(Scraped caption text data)

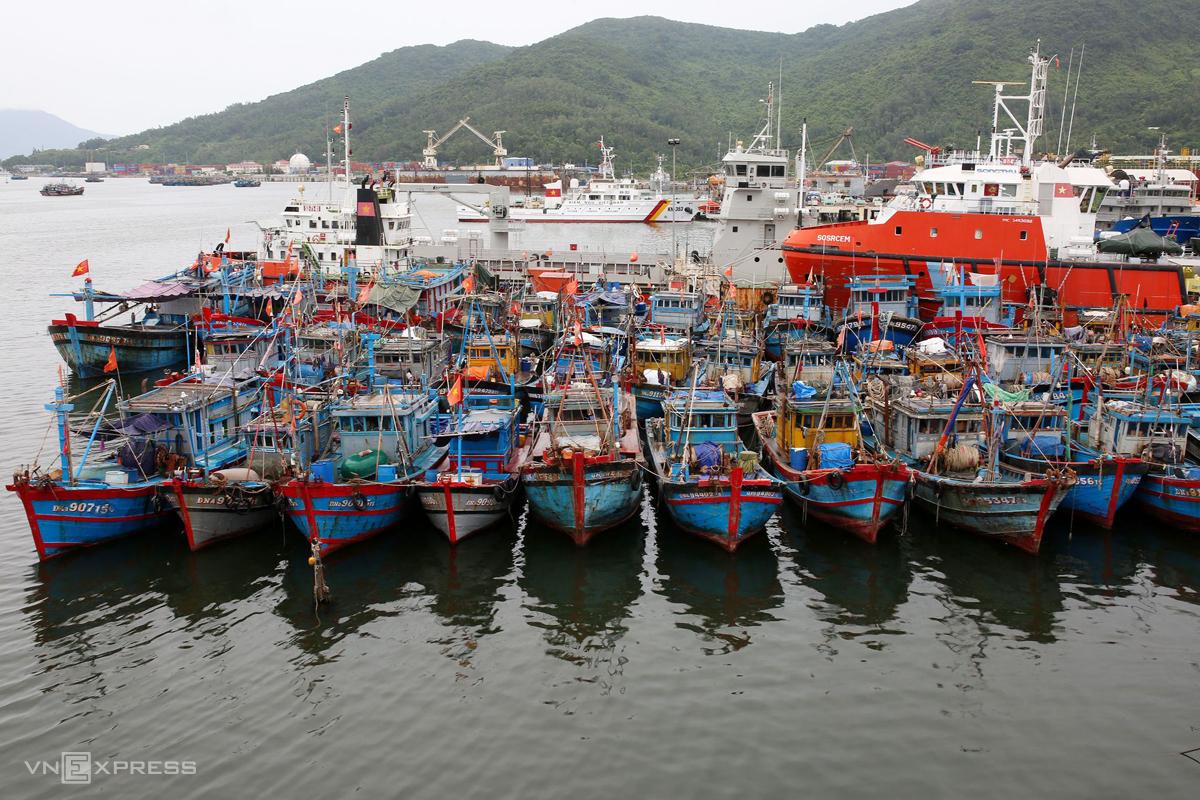 Các tàu thuyền lớn dừng hoạt động, neo đận kín trong âu thuyền và ngoài cửa vịnh Mân Quang, Đà Nẵng. Ảnh: Nguyễn Đông.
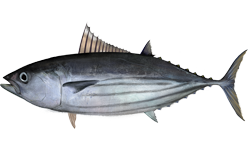 Skipjack tuna wallpaper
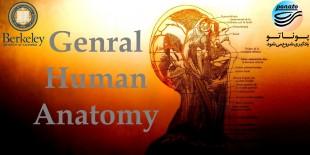 آناتومی انسان دانشگاه برکلی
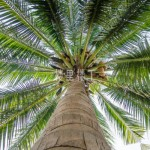 【南洋大生意】日常生活中无所不在的马来西亚棕榈油大应用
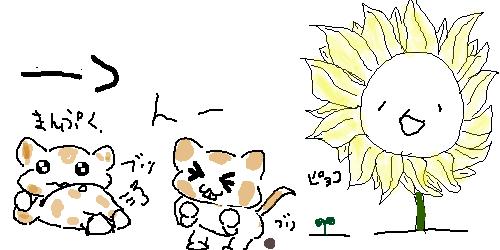 真夏の夜の淫夢  [592657769]YouTube動画>7本 ->画像>287枚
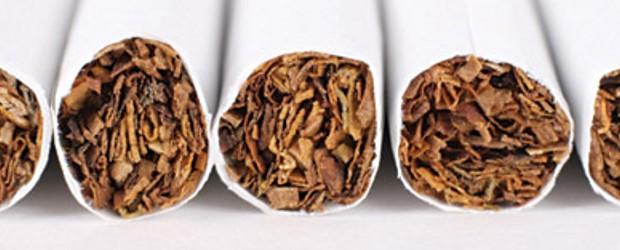 De distributie van rookwaren is onze specialiteit. Wij beschikken over een ruim assortiment sigaretten, tabak, sigaren en cigarillo's. Naast de snel roterende, internationale en nationale merken, kunt u bij ons ook terecht voor meer specifieke, regionale producten. Verder bieden wij...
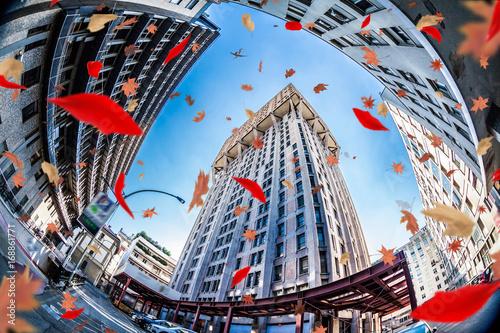 Fotografie, Obraz  Torre Velasca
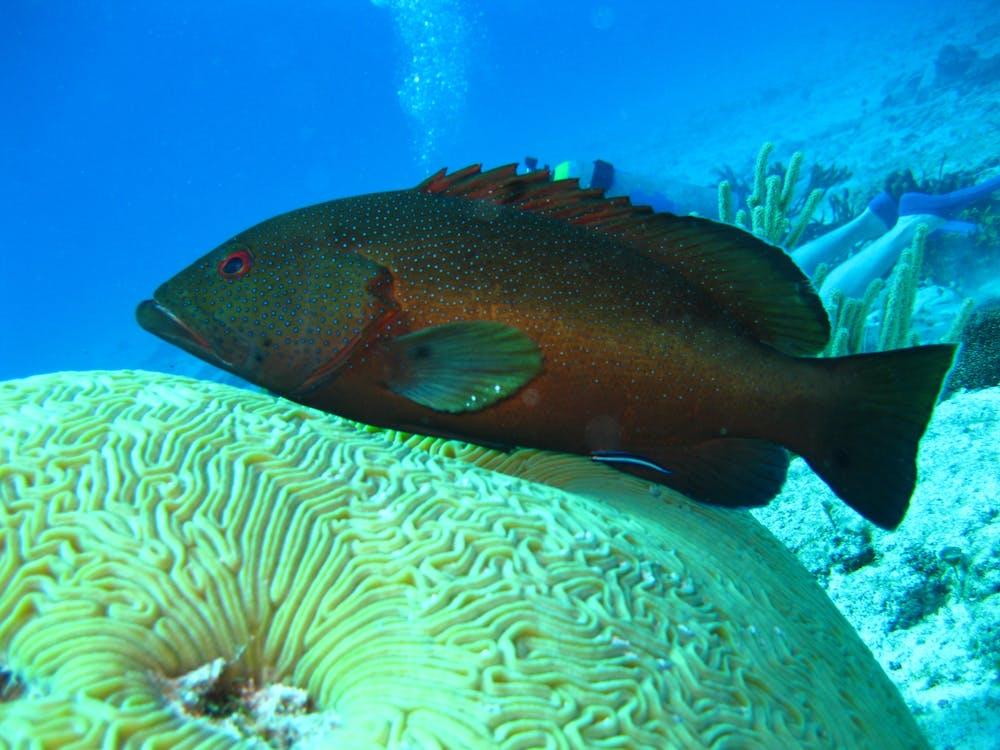 scuba, snorkeling, άγρια φύση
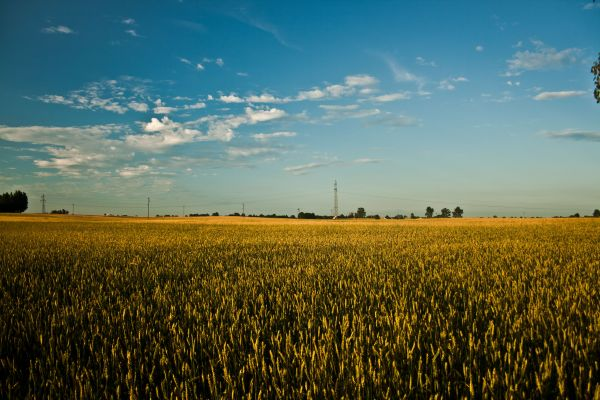 Blue Sky Field of Grain photo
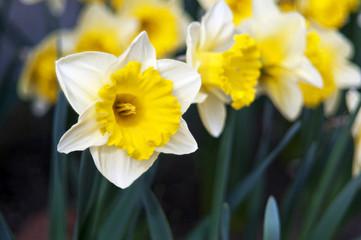 Narcissus (plant), daffodil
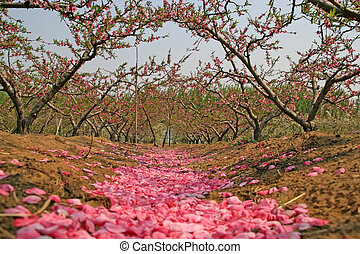 peach blossom bloom in an orchard north china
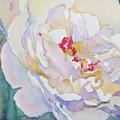 White Peony  by Jo  Mackenzie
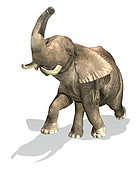 Elephant on white background with drop shadow.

• **The problem**: The lines from the one holding "Skipjack tuna wallpaper" through the end of the entries are to be transcribed exactly, both ends included, with the pictures left out.

• **Solution for this exercise**:
 Skipjack tuna wallpaper
 آناتومی انسان دانشگاه برکلی
 【南洋大生意】日常生活中无所不在的马来西亚棕榈油大应用
 真夏の夜の淫夢  [592657769]YouTube動画>7本 ->画像>287枚
 De distributie van rookwaren is onze specialiteit. Wij beschikken over een ruim assortiment sigaretten, tabak, sigaren en cigarillo's. Naast de snel roterende, internationale en nationale merken, kunt u bij ons ook terecht voor meer specifieke, regionale producten. Verder bieden wij...
 Fotografie, Obraz  Torre Velasca
 scuba, snorkeling, άγρια φύση
 Blue Sky Field of Grain photo
 Narcissus (plant), daffodil
 peach blossom bloom in an orchard north china
 White Peony  by Jo  Mackenzie
 Elephant on white background with drop shadow.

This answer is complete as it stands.